The Seminoles moved down a spot, but it didn’t have anything to do with Travis’ gruesome leg injury.
 
FSU football's College Football Playoff hopes hinge on Tate Rodemaker, Florida State's starter after the injury to Jordan Travis.
FSU football's College Football Playoff hopes hinge on Tate Rodemaker, Florida State's starter after the injury to Jordan Travis. [ COLIN HACKLEY | AP ]
Published Nov. 22, 2023

Though Florida State moved down a spot to No. 5 in Tuesday’s latest College Football Playoff rankings, the season-ending injury to star quarterback Jordan Travis wasn’t a factor for the selection committee. Yet.

Committee chairperson Boo Corrigan said Travis’ health “didn’t have any impact” on Washington moving past the Seminoles and into fourth.

“It had everything to do with Washington,” Corrigan said.

That stance is justifiable. After the Huskies’ win Saturday over Oregon State, they have three wins over teams in the committee’s latest top 20 (No. 6 Oregon, No. 15 Arizona and the No. 16 Beavers). FSU has two (No. 14 LSU and No. 24 Clemson).

The question is, how much will Travis’ absence affect FSU’s standing in the coming weeks? Corrigan and the committee don’t look ahead, so it’s impossible to say. Corrigan said the initial thoughts were a “concern for Jordan, what a great player he’s been and an appreciation for what he’s done.”

Florida State quarterback Tate Rodemaker, seen here warming up against Syracuse, led the Seminoles to a win over North Alabama.
Florida State quarterback Tate Rodemaker, seen here warming up against Syracuse, led the Seminoles to a win over North Alabama. [ PHELAN M. EBENHACK | AP ]

After that, the committee watched his backup, Tate Rodemaker, lead FSU from a 13-0 deficit to a 58-13 victory over North Alabama. If Corrigan and his colleagues read much into that performance, Corrigan didn’t say so. He merely recited the facts and added little else (aside from pointing out that FSU has “a lot of dudes” across the field, during his weekly ESPN interview).

“We’re going to close the books here in a little bit on Week 12,” Corrigan said, “and then move on to Week 13 and see how they play against Florida.”

And that, plus the Dec. 2 ACC championship against No. 10 Louisville, will ultimately determine whether FSU lands a spot in the semifinals or heads to another New Year’s Six bowl.

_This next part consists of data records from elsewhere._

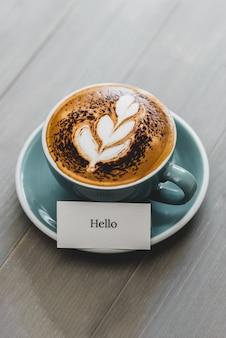 ラテアートと木製のテーブルにこんにちはあいさつ文とコーヒーのカップ
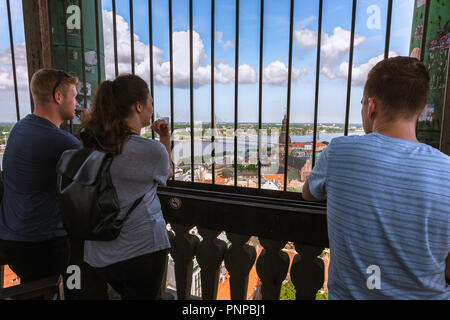 Riga tourists, rear view of three young tourists (18-25) looking down on Riga Old Town from within the viewing platform inside St Peter's Church tower. - Stock Photo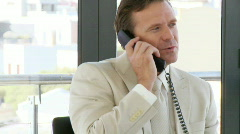 The ultimate businessman on the phone Stock Footage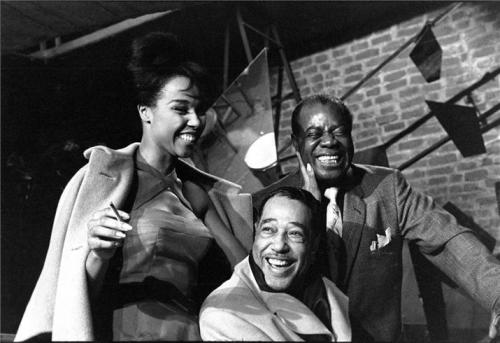 Diahann Carroll, Duke Ellington and Louis Armstrong in Paris in 1960 during the filming of the 1961 movie Paris Blues. Mr. Ellington provided the music for the film and Ms. Carroll starred alongside Paul Newman and Sidney Poitier. Photo by Herman Leonard.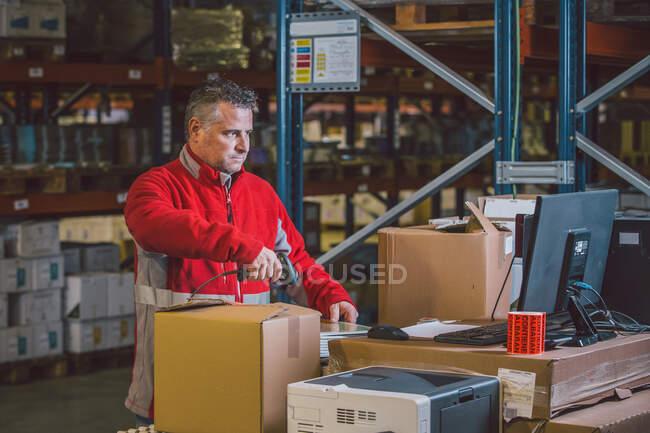 Empleado de hombre en paquetes de escaneo uniformes rojos y paquetes de recolección en un gran almacén moderno - foto de stock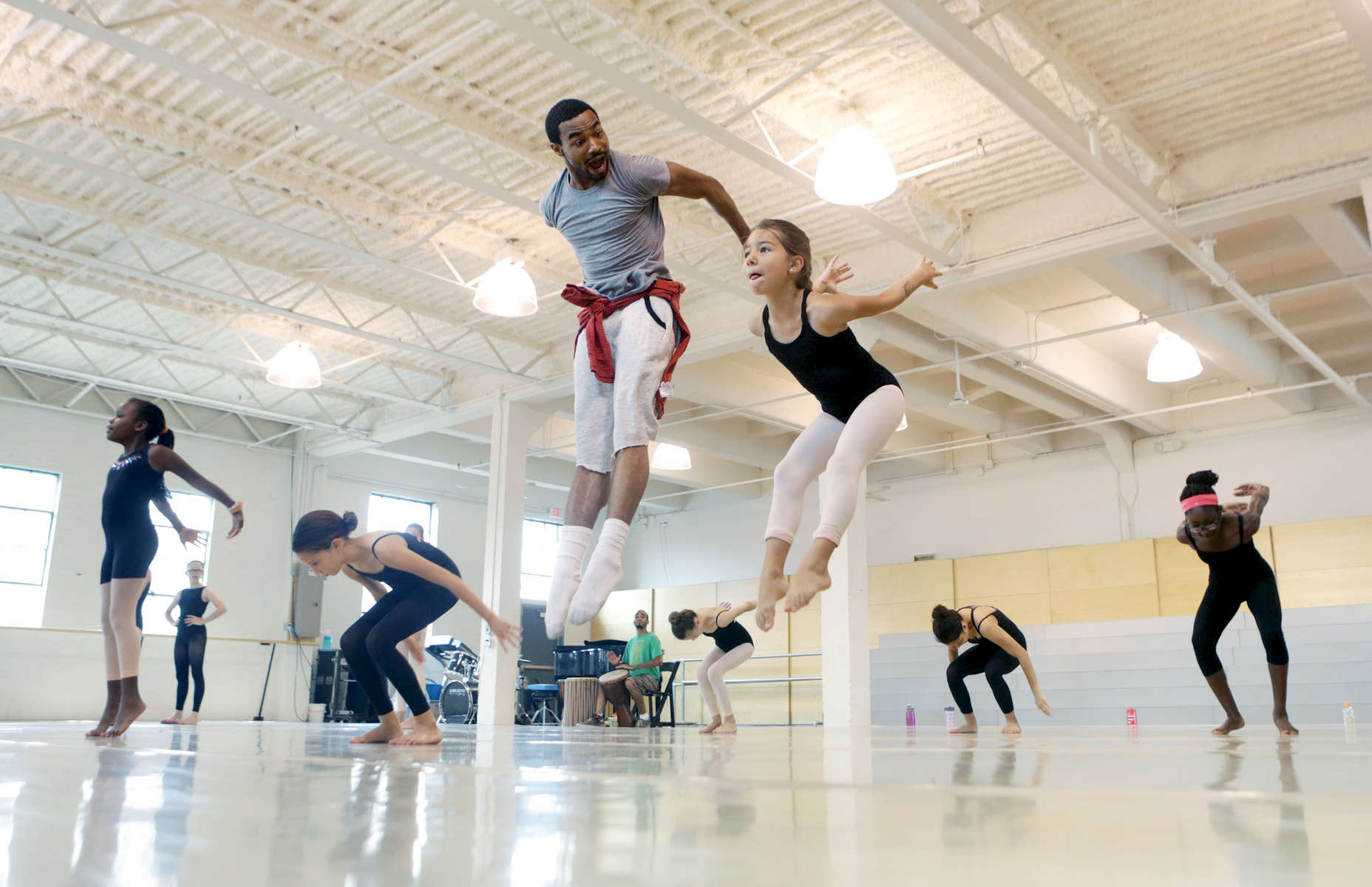Teacher Darwin Black and student Lydia Salazar, 8, warm up during a modern dance class at TU Dance in St. Paul, Minn. The dance company, which offers classes and workshops, recently moved to a new facility along University Avenue in St. Paul.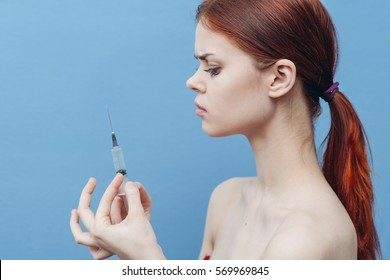 Woman doctor with a syringe in his hand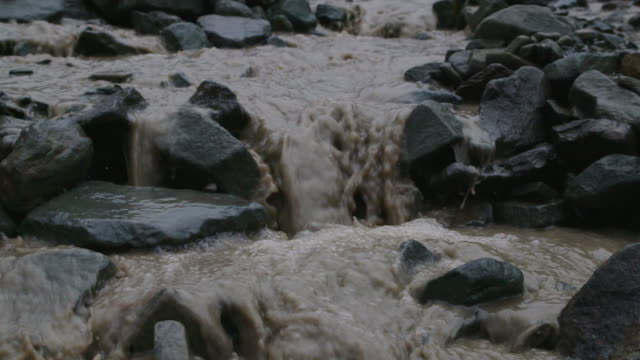 vídeos de stock e filmes b-roll de stream of mud flows, slow motion - fundição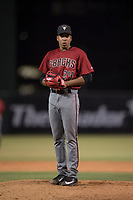 AZL Diamondbacks relief pitcher Raibel Custodio (24) looks to his catcher for the sign during an Arizona League game against the AZL Angels at Tempe Diablo Stadium on June 27, 2018 in Tempe, Arizona. The AZL Angels defeated the AZL Diamondbacks 5-3. (Zachary Lucy/Four Seam Images)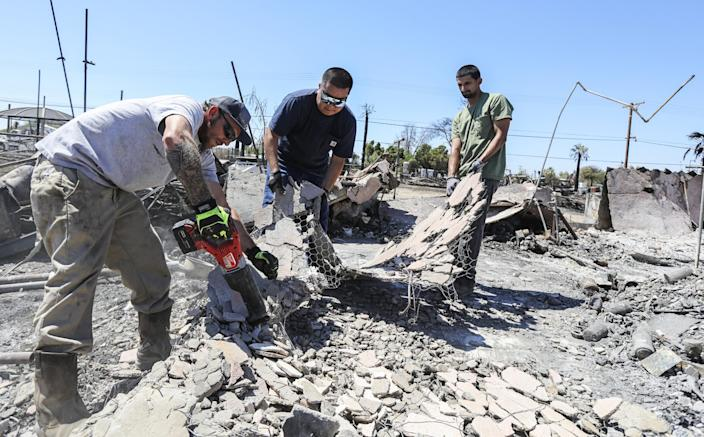 "McKenzie Fisher and Agustin Gonzalez, from left, help their friend Alvaro Baltierra clear debris from his fire-ravaged home in Niland, Calif. <span class=""copyright"">(Eduardo Contreras / San Diego Union-Tribune)</span>"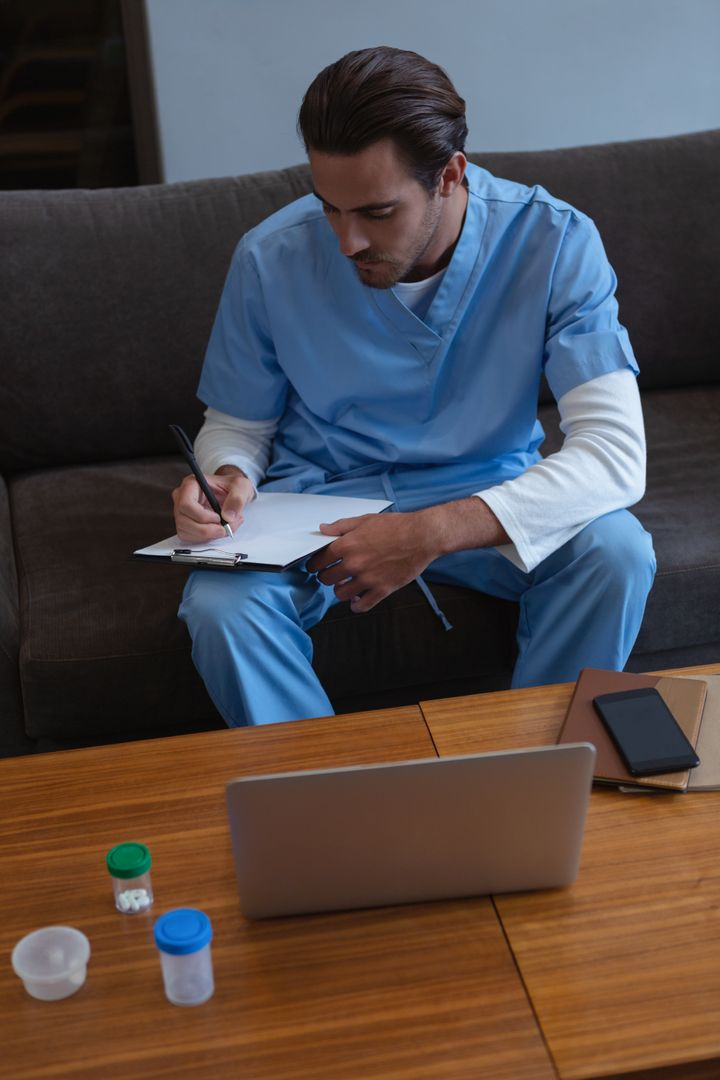 High angle view of male surgeon writing on clipboard while sitting on sofa in lobby at hospital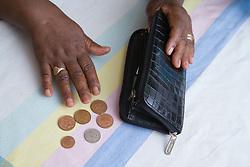 Elderly woman counting money from her purse,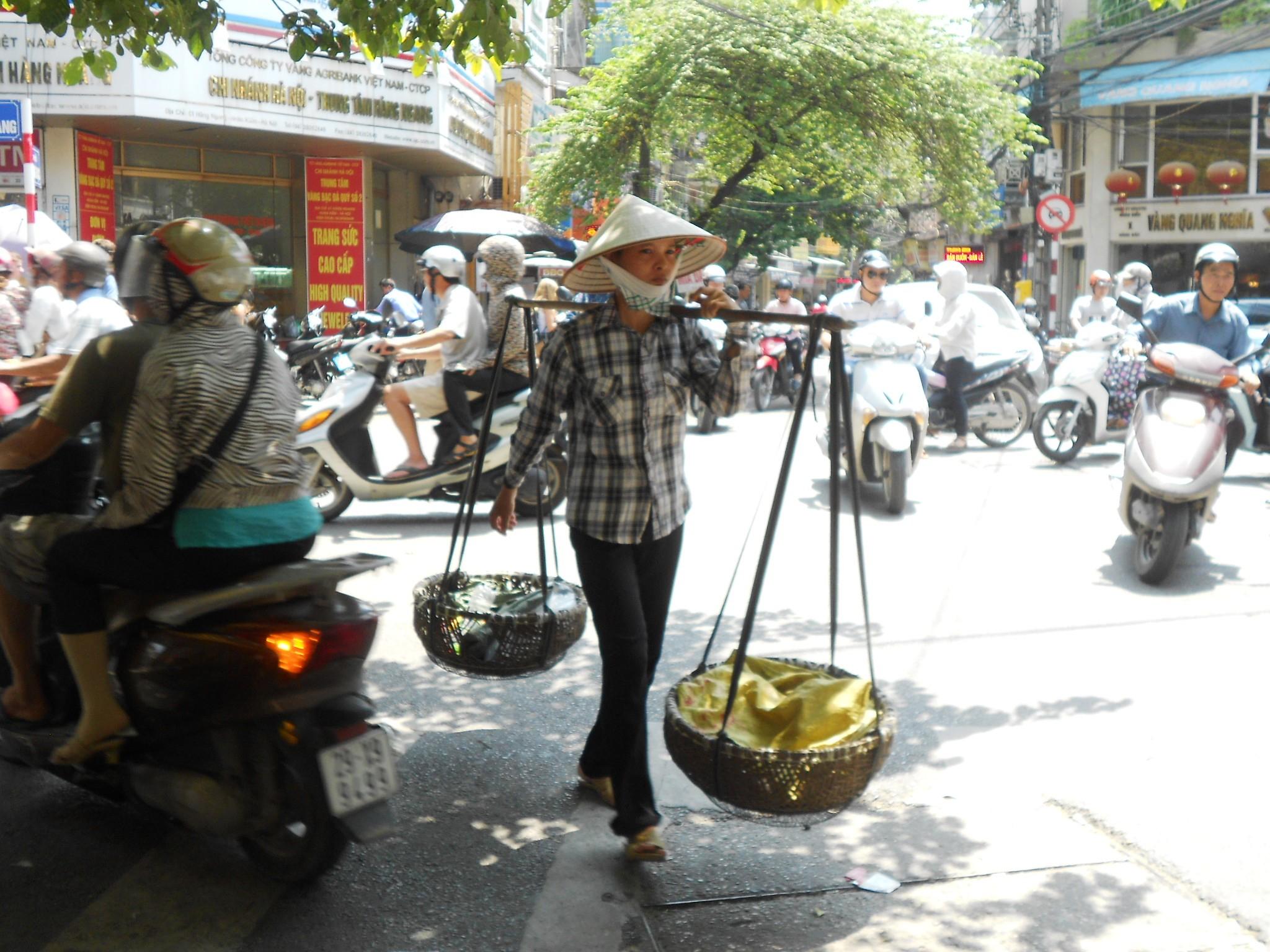 Mujer con sombrero cónico y pértiga de bambú con dos cestos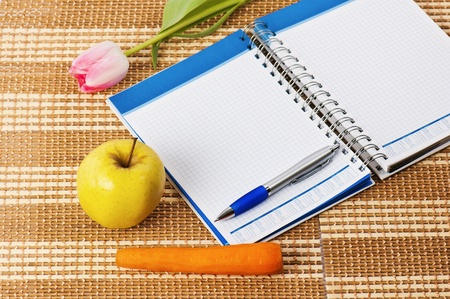Open notebook, yellow apple and pencil Stock Photo - 8632524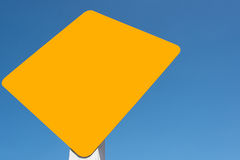 Yellow tag in blue sky background Royalty Free Stock Photography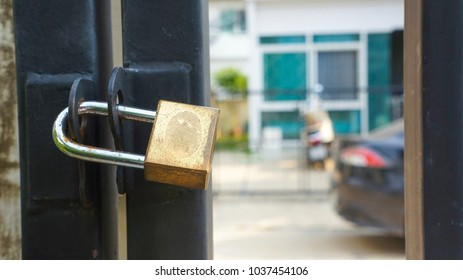 master key lock on gate and door of fence.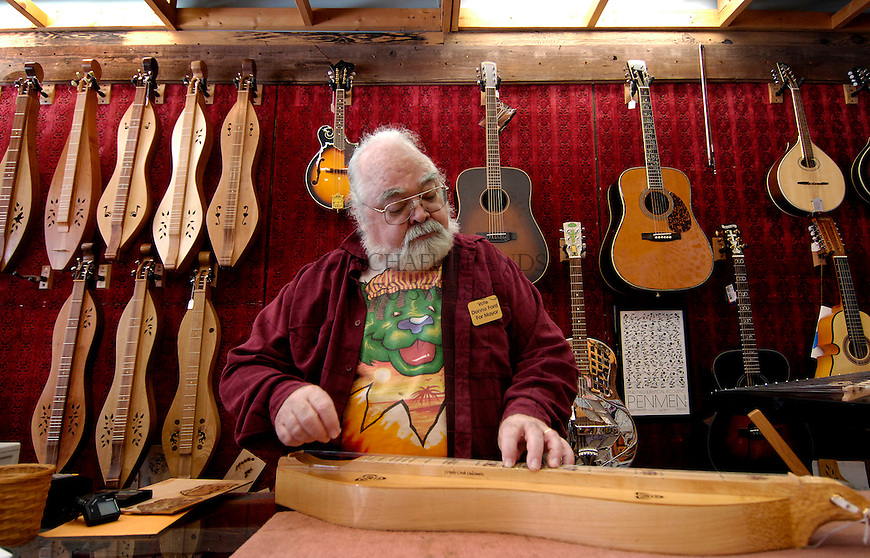 Former Mayor Bud Ford plays a dulcimer in his Manitou Springs store called The Dulcimer Shop. Michael Brands for The New York Times.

The committee is supposed to consider five factors as part of a process “that distinguishes among otherwise comparable teams.” The final one: “relevant factors such as unavailability of key players and coaches that may have affected a team’s performance during the season or likely will affect its postseason performance.” Travis’ unavailability, obviously, will affect FSU’s postseason performance.

And that means style points will matter for Rodemaker and the offense. If they play well enough in the final two games, the committee won’t have a reason to think the FSU of Dec. 3 is much different than the FSU of Nov. 3. It will be significantly harder to justify leaving off the 13-0 Seminoles in place of, say, 11-1 Michigan/Ohio State or 12-1 Texas.

Though it’s hard to apply previous years’ standards to 2023 because every season is different, Ohio State went through a similar situation in 2014.

Cardale Jones went from backup to starter for 2014 Ohio State.
Cardale Jones went from backup to starter for 2014 Ohio State. [ DARRON CUMMINGS | AP (2014) ]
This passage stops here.